§ **Aufgabenstellung**
Schreiben Sie aus dem Artikel über Rüdigers Kreuzbandriss den Abschnitt wortgetreu ab, beginnend bei „DFB-Elf im EM-Quartier“ und endend bei „vor neue Probleme.“.

§ **Textauszug**
>>>
DFB-Elf im EM-Quartier - Rüdiger erleidet Kreuzbandriss
Évian-les Bains (dpa) - Schock für die deutsche Nationalmannschaft im EM-Quartier am Genfer See: Gleich im ersten Training erlitt Innenverteidiger Antonio Rüdiger einen Riss des vorderen Kreuzbandes im rechten Knie und stellt Bundestrainer Joachim Löw damit vor vor neue Probleme.
Rüdiger fällt nicht nur für die EM aus, er wird auch rund sechs Monate pausieren müssen. Wer für der Innenverteidiger vom AS Rom nachnominiert wird, ist noch nicht entschieden, teilte der Deutsche Fußball-Bund mit.
Der Ausfall des 23-Jährigen ist jedenfalls ein empfindlicher Schlag für das deutsche Team kurz vor dem Start der Europameisterschaft. Rüdiger war als erste Option für den nach einem Muskelfaserriss noch nicht wieder einsatzbereiten Mats Hummels fest eingeplant. In den letzten fünf Länderspielen gehörte er stets zur Startformation. Doch nach einem Zweikampf mit Thomas Müller war der EM-Traum des Youngsters beendet.
<<<
[Datensätze zu beschrifteten Kästen]
>>>
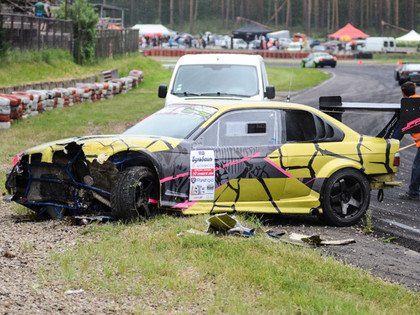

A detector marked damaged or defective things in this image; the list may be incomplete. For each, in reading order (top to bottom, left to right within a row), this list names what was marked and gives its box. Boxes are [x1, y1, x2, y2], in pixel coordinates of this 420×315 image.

detached tire [110, 167, 158, 221]
shattered body panel [5, 100, 400, 225]
crashed yellow car [5, 101, 400, 227]
detached tire [320, 170, 370, 227]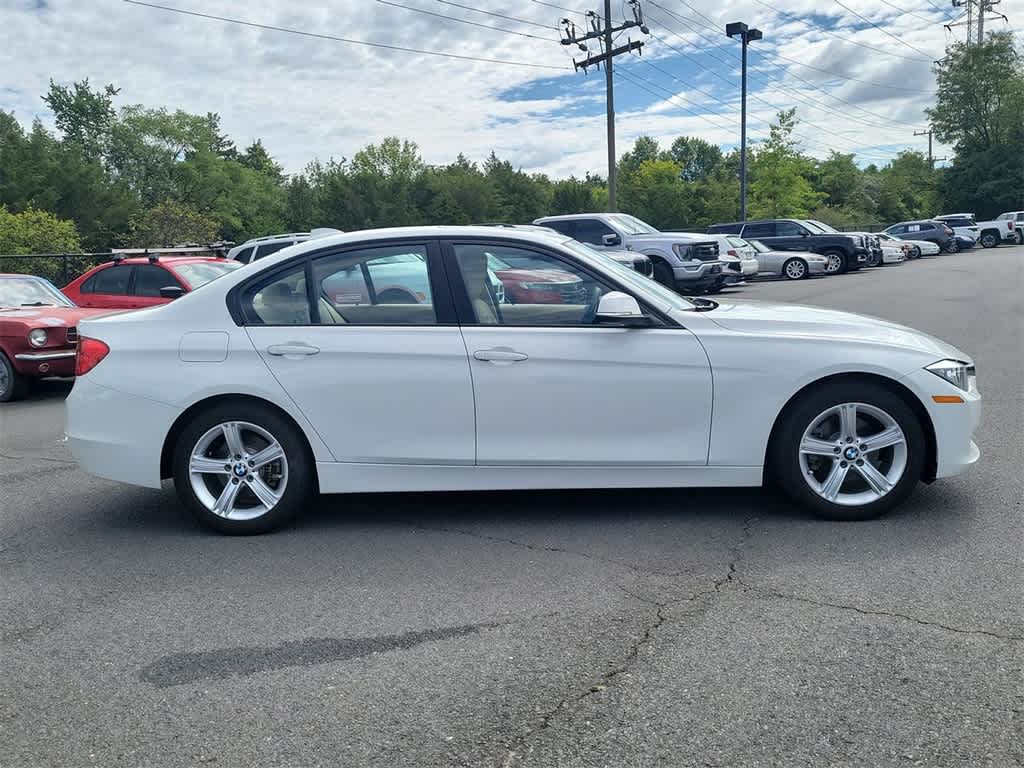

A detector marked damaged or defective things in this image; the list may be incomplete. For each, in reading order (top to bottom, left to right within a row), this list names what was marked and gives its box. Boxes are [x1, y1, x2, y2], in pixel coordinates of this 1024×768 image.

crack in pavement [733, 581, 1019, 647]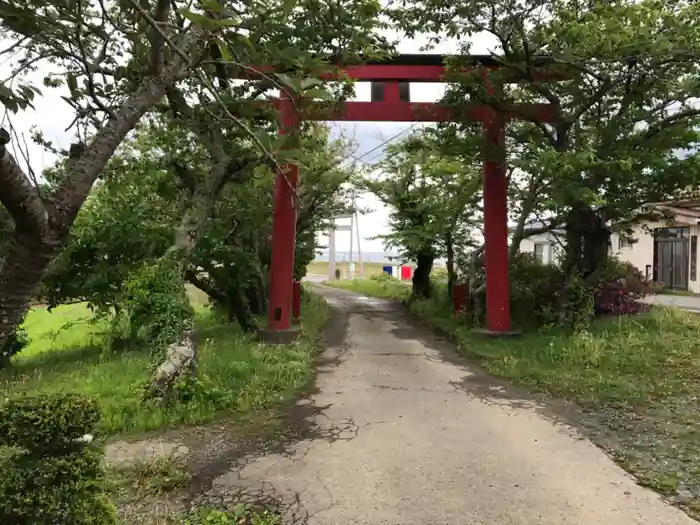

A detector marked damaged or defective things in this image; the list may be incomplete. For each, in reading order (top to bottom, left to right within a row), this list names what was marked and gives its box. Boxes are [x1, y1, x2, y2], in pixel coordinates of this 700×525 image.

cracked concrete path [213, 286, 696, 524]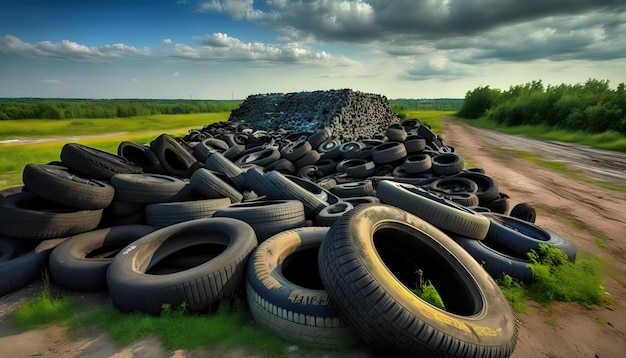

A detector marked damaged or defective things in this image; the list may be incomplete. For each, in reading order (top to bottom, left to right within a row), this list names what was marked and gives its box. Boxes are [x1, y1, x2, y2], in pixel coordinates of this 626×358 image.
<<<
§ **Erwartete Ausgabe**
DFB-Elf im EM-Quartier - Rüdiger erleidet Kreuzbandriss
Évian-les Bains (dpa) - Schock für die deutsche Nationalmannschaft im EM-Quartier am Genfer See: Gleich im ersten Training erlitt Innenverteidiger Antonio Rüdiger einen Riss des vorderen Kreuzbandes im rechten Knie und stellt Bundestrainer Joachim Löw damit vor vor neue Probleme.